Specifically, we identified that Facebook users needed (in my own words):

  1. Reliable ways to validate who they connected with (as friends and across groups and events).
  2. More unique ways to express the unique attributes of their identity.
  3. A way to understand who could see information on their Profile, to protect from harassment and other possible issues.

I took advantage of Facebook's incredible research and data resources to evaluate user behaviors through international user research studies, variant testing, and lab studies. Then, alongside a product manager and engineering manager, I explored ways to help Facebook users feel more expressive, better connected to the people who matter most in their lives, and safer about the content they share on their Profile.

We subsequently shipped features I could not be more proud of working on, such as dynamic and artistic cover photos, an improved and more modern Facebook camera experience, and more explicit feed stories for Profile updates.
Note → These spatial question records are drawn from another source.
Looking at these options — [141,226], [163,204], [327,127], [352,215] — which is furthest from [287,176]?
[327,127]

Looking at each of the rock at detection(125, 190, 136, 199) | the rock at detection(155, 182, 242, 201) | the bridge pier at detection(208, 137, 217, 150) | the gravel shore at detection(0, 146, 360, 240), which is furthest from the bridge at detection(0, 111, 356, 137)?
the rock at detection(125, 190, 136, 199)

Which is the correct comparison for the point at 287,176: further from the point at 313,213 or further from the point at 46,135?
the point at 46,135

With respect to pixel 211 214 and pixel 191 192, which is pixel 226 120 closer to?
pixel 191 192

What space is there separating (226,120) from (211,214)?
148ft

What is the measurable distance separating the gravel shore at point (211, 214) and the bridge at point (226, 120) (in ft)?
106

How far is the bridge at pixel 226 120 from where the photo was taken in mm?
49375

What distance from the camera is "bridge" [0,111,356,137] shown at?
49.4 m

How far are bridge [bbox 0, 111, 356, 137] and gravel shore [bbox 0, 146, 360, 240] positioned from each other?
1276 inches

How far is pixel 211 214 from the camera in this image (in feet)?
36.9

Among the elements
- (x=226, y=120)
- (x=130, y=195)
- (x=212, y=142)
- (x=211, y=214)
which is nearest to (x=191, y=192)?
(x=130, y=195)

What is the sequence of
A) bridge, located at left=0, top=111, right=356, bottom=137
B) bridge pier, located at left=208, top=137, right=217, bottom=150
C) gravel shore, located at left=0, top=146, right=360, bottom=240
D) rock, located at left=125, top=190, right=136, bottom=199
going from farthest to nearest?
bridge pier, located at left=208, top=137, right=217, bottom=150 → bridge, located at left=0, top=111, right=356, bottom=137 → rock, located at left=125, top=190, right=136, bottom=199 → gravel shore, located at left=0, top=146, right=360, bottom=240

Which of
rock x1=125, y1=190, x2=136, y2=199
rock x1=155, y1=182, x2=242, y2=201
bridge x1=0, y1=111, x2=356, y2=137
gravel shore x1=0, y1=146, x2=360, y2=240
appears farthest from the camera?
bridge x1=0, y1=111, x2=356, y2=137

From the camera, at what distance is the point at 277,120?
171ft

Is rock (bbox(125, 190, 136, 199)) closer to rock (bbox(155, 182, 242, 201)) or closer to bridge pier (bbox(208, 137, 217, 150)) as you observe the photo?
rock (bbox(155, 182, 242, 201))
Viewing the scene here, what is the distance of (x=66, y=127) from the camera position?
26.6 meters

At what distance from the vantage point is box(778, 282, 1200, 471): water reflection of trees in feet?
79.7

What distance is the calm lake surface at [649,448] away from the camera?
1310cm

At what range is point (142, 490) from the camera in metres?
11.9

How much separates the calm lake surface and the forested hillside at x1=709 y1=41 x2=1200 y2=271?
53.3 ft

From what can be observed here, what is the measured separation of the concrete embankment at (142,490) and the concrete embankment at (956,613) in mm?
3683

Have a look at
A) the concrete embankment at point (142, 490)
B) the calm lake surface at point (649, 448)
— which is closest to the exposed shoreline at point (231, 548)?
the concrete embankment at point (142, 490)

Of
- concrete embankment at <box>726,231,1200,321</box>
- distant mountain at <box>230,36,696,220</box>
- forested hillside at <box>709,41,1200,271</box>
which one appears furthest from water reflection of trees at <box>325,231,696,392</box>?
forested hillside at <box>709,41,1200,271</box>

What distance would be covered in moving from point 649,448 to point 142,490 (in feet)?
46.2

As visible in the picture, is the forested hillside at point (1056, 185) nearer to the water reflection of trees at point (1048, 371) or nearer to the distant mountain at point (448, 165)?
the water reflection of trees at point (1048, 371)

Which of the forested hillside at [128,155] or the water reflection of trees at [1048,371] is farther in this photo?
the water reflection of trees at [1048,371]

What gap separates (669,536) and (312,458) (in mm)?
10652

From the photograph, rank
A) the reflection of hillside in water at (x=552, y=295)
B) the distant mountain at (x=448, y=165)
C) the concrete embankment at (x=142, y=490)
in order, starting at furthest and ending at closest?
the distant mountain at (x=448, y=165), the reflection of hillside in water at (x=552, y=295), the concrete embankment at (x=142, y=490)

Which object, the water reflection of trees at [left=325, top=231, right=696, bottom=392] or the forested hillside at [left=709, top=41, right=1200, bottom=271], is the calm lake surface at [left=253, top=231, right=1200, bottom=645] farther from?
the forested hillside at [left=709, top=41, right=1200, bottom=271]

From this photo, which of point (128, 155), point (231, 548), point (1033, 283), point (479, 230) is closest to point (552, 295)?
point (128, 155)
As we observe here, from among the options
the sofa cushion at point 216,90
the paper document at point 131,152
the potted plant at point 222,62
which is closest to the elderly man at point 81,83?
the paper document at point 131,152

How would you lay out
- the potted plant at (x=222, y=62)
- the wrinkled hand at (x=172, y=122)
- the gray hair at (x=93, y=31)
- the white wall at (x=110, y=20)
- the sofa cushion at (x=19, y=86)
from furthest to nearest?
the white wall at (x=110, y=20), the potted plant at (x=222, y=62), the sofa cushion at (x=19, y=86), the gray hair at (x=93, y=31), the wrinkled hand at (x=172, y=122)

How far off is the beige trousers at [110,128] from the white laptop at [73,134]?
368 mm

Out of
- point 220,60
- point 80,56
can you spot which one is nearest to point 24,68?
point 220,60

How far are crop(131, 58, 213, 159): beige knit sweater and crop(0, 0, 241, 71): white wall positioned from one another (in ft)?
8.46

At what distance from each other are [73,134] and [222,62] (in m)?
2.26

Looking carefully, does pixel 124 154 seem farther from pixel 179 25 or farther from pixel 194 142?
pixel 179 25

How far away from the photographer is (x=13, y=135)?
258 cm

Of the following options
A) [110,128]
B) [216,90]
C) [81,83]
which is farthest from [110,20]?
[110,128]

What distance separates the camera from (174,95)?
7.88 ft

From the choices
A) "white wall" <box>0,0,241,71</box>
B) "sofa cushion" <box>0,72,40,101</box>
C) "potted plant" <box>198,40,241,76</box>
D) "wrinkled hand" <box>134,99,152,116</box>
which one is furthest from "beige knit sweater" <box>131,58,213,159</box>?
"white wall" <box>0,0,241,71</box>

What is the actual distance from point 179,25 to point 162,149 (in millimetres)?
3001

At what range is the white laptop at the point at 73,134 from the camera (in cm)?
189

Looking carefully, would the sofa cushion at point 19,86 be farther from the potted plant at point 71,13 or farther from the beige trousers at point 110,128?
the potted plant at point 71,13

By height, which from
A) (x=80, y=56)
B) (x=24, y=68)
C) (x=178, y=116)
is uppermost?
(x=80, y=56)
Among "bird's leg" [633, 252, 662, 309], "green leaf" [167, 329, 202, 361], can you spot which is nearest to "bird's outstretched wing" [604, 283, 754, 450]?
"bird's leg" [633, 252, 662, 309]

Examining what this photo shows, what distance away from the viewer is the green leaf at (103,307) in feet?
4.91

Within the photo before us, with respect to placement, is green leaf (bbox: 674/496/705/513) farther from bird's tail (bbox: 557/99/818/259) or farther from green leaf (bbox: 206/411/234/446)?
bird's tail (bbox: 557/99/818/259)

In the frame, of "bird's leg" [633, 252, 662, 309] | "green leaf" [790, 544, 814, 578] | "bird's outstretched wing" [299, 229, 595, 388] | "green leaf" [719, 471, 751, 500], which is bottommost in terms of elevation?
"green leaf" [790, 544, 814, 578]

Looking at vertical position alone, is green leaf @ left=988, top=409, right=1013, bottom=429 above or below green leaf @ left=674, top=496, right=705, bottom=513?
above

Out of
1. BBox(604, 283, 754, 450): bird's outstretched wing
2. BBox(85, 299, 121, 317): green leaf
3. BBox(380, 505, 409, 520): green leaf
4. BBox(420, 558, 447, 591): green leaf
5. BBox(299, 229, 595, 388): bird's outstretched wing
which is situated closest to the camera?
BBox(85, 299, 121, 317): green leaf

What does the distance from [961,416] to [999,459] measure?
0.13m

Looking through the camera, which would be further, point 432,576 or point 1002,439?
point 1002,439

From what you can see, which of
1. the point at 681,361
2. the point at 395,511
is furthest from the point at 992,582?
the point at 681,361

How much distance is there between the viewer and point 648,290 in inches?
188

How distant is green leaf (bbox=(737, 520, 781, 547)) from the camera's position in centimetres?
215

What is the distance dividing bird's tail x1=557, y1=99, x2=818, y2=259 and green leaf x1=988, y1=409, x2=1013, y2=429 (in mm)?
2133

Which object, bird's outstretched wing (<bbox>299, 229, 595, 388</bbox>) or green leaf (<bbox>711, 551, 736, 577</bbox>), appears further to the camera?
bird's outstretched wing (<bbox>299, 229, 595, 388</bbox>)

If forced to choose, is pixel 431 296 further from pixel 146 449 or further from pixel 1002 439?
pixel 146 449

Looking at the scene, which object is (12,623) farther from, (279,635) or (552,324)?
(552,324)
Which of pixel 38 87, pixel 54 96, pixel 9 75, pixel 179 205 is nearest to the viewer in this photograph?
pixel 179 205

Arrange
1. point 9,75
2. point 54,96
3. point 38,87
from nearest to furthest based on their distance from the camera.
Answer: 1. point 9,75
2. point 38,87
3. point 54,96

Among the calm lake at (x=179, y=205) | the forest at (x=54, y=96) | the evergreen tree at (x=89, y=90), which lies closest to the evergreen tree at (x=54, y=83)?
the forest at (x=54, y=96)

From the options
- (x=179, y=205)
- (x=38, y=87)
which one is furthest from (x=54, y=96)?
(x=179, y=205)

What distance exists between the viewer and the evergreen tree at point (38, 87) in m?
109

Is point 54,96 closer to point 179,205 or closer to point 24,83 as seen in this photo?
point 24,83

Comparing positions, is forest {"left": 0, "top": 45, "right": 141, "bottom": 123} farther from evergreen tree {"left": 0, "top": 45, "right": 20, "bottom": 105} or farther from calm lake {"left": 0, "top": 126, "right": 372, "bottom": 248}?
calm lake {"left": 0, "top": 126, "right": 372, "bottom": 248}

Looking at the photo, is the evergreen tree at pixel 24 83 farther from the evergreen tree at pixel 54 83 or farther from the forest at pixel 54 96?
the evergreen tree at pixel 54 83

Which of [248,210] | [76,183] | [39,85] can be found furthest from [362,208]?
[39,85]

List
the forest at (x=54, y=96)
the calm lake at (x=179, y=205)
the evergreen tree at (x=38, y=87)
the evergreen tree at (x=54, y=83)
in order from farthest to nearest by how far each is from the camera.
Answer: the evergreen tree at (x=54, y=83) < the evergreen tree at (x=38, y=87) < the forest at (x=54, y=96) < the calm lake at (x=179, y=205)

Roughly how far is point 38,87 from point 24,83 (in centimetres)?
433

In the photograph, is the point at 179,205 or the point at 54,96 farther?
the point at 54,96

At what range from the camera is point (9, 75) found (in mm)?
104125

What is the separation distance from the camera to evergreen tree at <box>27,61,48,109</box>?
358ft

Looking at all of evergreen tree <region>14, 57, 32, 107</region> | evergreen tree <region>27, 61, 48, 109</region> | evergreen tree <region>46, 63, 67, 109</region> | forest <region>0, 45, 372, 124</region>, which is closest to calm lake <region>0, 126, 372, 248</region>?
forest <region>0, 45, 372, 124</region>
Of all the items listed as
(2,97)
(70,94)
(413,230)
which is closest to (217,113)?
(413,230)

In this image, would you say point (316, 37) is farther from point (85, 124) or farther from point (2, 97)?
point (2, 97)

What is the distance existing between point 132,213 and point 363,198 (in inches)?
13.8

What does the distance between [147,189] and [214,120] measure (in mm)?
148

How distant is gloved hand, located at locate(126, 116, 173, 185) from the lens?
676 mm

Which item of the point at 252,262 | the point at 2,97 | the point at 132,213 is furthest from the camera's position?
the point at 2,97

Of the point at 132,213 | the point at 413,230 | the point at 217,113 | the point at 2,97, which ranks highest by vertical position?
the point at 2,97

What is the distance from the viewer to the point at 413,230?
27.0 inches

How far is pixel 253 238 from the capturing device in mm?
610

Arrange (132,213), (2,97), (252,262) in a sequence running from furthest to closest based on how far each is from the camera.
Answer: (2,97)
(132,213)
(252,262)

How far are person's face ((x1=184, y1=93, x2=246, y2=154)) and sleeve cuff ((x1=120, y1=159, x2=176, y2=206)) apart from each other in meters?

Around the time many of these features were shipping, the Profile product managers began noticing a trend wherein many global users would modify their profile picture with filters and frames from third-party websites.

Then, after a hackathon enabling anyone to use a custom "profile picture frame" to celebrate gay pride in the United States exploded into an overnight success, the team began asking: how might we enable people to express the issues, beliefs, causes or events, they cherish most through their profile picture?

The solution we envisioned was to build a platform that would enable anyone to create artwork that Facebook users could use.

We called this effort the Camera Effects Platform. I worked as the lead designer across Menlo Park, Seattle, and London teams.

I defined my mission early on in three parts:

  1. To understand creator workflows.
  2. Build a tool that would allow anyone to create flexible artwork to be used across Facebook (including augmented reality, or AR).
  3. And create a consumption experience that would make finding artwork to express yourself as easy as tapping a button.

The platform had to meet many different teams' needs. Yet, because of my work on the Ads Manager team at Facebook, I was already very familiar with collaborating best and understanding the diverse needs of various stakeholders and bringing them together into a singular experience.

I spent considerable time working closely with many designers in different locations to ideate patterns that would enable us to reach the goals the team and I had set out to achieve.

The soon-to-be-announced Facebook Camera would rely on the artwork created through the platform to stand apart from Snapchat. Plus, the Profile team needed an influx of new frames to enable more expression, and other teams across Groups, Events, and Pages were interested in what the platform would be able to do as well.